The Mutual Fund Store, which as bought by Warburg Pincus, one of the world's largest private equity firms in 2011, has "methodically diluted" the risk associated with its founder Adam Bold, who is also a media star and radio host, notes DeVoe.

Indeed, the Hellman & Friedman purchase of Edelman highlights the importance of the mass affluence market, one that is usually overlooked by larger wealth management firms, says Brian Hamburger, president and chief executive of Market Counsel, the Englewood, N.J.-based RIA consulting firm.

"This deal shows that by leveraging the mass media, you can attract buyers to this space beyond the ultra-high-net-worth market," Hamburger says.

The mass affluent market is, in fact, "extremely attractive," DeVoe says, and "can be effectively served by a business model like Edelman, with its marketing skills, extremely scalable platform and built-in growth engine." 

Asked about the comparison of his latest deal to the Mutual Fund Store's sale to Warburg Pincus, Edelman replies that the Hellman & Friedman transaction "is much bigger than that one was. The real question is what the size of the Mutual Fund Store's next transaction will be."

According to Bloomberg Business, Warburg Pincus is considering selling the Mutual Fund Store, which has around $8.5 billion in AUM, in a deal that could value the company at about $700 million. 


Edelman Financial's acquisition is significant because it "reflects the transition the industry is experiencing," says Ric Edelman. "Large firms will get larger, and small practitioners will be forced to join them or find themselves marginalized out of the industry."

The firm's sale will also result in "a monetization event for a great many members of our organization, planners as well as management," he says.

As for the future of Edelman Financial, Edelman says the firm has "ample funds to expand. And Hellman & Friedman has ample resources, both financial and knowledge, as well."

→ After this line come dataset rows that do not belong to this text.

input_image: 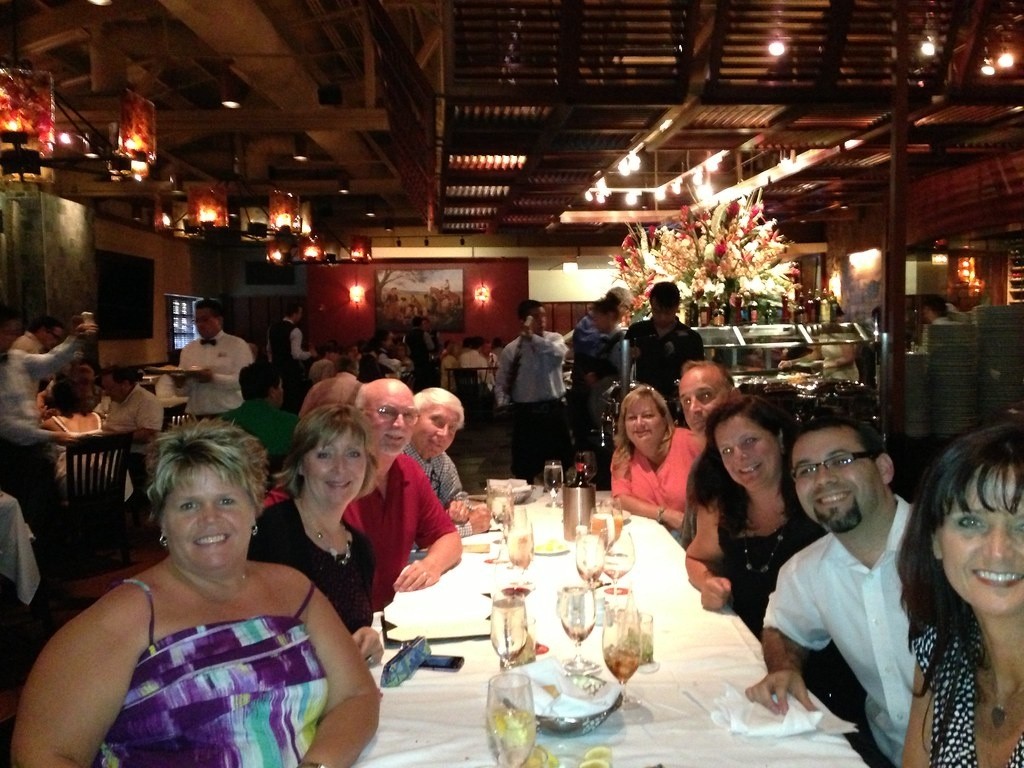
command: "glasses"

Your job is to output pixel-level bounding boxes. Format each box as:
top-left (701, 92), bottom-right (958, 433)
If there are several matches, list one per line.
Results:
top-left (49, 329), bottom-right (63, 342)
top-left (791, 450), bottom-right (874, 483)
top-left (361, 405), bottom-right (420, 426)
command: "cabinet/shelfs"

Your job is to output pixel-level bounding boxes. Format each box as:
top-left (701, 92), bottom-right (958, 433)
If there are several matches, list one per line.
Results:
top-left (1006, 245), bottom-right (1024, 305)
top-left (688, 323), bottom-right (875, 391)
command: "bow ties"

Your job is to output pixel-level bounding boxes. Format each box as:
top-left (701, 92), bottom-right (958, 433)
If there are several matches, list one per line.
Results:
top-left (200, 339), bottom-right (217, 346)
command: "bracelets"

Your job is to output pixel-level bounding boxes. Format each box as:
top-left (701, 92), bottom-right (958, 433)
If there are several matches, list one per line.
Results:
top-left (658, 506), bottom-right (665, 522)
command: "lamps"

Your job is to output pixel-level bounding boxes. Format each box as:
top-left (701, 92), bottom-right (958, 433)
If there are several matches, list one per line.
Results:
top-left (0, 68), bottom-right (465, 266)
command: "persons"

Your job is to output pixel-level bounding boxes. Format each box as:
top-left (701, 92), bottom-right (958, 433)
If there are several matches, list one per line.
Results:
top-left (490, 279), bottom-right (957, 492)
top-left (683, 395), bottom-right (867, 730)
top-left (259, 378), bottom-right (462, 615)
top-left (897, 423), bottom-right (1024, 768)
top-left (245, 404), bottom-right (383, 670)
top-left (747, 417), bottom-right (916, 768)
top-left (8, 419), bottom-right (382, 768)
top-left (268, 302), bottom-right (504, 416)
top-left (401, 387), bottom-right (471, 555)
top-left (665, 354), bottom-right (734, 542)
top-left (607, 383), bottom-right (707, 544)
top-left (0, 298), bottom-right (295, 532)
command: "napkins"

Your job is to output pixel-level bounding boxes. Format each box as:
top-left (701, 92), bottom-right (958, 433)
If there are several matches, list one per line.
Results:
top-left (715, 676), bottom-right (859, 738)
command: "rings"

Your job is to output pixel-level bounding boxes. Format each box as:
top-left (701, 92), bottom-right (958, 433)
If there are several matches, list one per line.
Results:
top-left (366, 657), bottom-right (374, 664)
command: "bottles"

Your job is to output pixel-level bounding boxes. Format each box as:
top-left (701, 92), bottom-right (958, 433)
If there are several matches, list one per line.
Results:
top-left (688, 285), bottom-right (841, 327)
top-left (563, 459), bottom-right (596, 542)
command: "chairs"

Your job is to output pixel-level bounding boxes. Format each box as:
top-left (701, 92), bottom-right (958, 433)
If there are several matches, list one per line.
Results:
top-left (45, 431), bottom-right (138, 578)
top-left (401, 358), bottom-right (499, 429)
top-left (162, 402), bottom-right (194, 432)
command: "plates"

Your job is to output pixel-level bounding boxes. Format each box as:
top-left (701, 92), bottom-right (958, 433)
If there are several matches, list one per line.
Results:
top-left (532, 545), bottom-right (569, 555)
top-left (905, 304), bottom-right (1024, 437)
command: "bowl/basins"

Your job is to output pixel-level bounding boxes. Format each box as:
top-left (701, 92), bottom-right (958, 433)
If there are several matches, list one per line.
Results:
top-left (487, 485), bottom-right (535, 505)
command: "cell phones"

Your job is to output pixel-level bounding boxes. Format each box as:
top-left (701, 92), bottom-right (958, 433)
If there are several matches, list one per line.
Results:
top-left (419, 654), bottom-right (465, 669)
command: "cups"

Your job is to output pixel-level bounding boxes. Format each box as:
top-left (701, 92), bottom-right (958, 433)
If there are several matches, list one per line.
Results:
top-left (544, 461), bottom-right (564, 510)
top-left (638, 614), bottom-right (654, 664)
top-left (497, 746), bottom-right (549, 768)
top-left (499, 615), bottom-right (536, 670)
top-left (576, 452), bottom-right (597, 482)
top-left (486, 674), bottom-right (537, 768)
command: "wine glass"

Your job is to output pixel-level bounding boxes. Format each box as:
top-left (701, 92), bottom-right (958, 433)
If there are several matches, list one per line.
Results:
top-left (557, 586), bottom-right (603, 677)
top-left (573, 498), bottom-right (636, 624)
top-left (601, 606), bottom-right (643, 711)
top-left (486, 484), bottom-right (534, 591)
top-left (491, 594), bottom-right (527, 673)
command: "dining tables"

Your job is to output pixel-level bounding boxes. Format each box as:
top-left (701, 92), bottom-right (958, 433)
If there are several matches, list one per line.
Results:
top-left (341, 487), bottom-right (875, 768)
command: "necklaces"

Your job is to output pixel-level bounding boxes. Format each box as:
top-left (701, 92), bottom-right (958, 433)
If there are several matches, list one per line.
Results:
top-left (301, 510), bottom-right (339, 549)
top-left (734, 533), bottom-right (786, 574)
top-left (989, 706), bottom-right (1006, 729)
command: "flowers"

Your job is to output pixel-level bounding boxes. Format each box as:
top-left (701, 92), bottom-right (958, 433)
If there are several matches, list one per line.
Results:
top-left (604, 185), bottom-right (804, 313)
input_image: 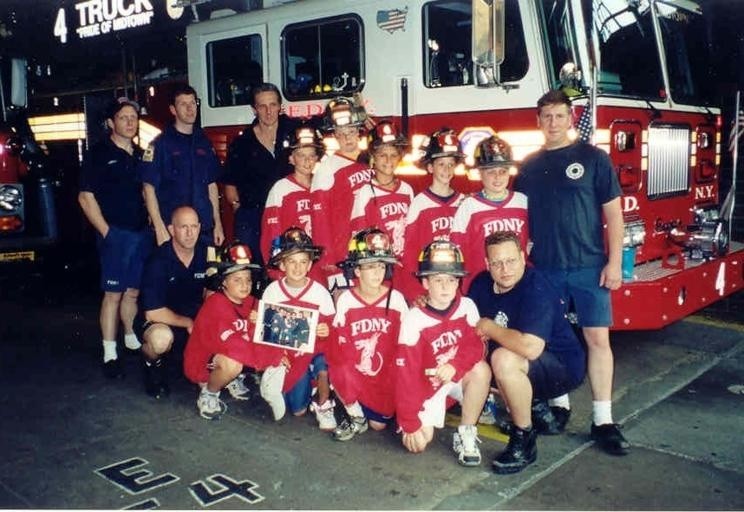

There are "no current plans" for an IPO, he maintains. "I'm not even thinking about it. Our direction for the next five to ten years is now set."

In the meantime, private equity firms will continue to be interested in RIAs, but they must have strong business development capabilities says Lynch.

"Edelman is a perfect example," Lynch says. "They have first rate marketing and rainmakers. Firms that know how to do business development are and will continue to be more valuable than those who don't."


Edelman's mastery of mass media, exemplified by the firm's hugely successful national radio financial advice show, is another attribute buyers are looking for, according to Hamburger. "The firms we're seeing attract the most interest can leverage media, whether it's social media, the Internet, digital interface or traditional mass media like radio," he says.

Institutional interest in the RIA business is still in its infancy, Hamburg maintains. "We're still at the batting practice stage," he says. "Private equity sees a lot of blue ocean opportunities in the independent space and knows that's where their investment can be most impactful."

Industry researcher Dan Inveen, principal of FA Insight, agrees, citing findings from the consulting firm's annual industry survey and study of advisory firms. "They're seeing the same things we are," Inveen says, "Record profits and high levels of growth."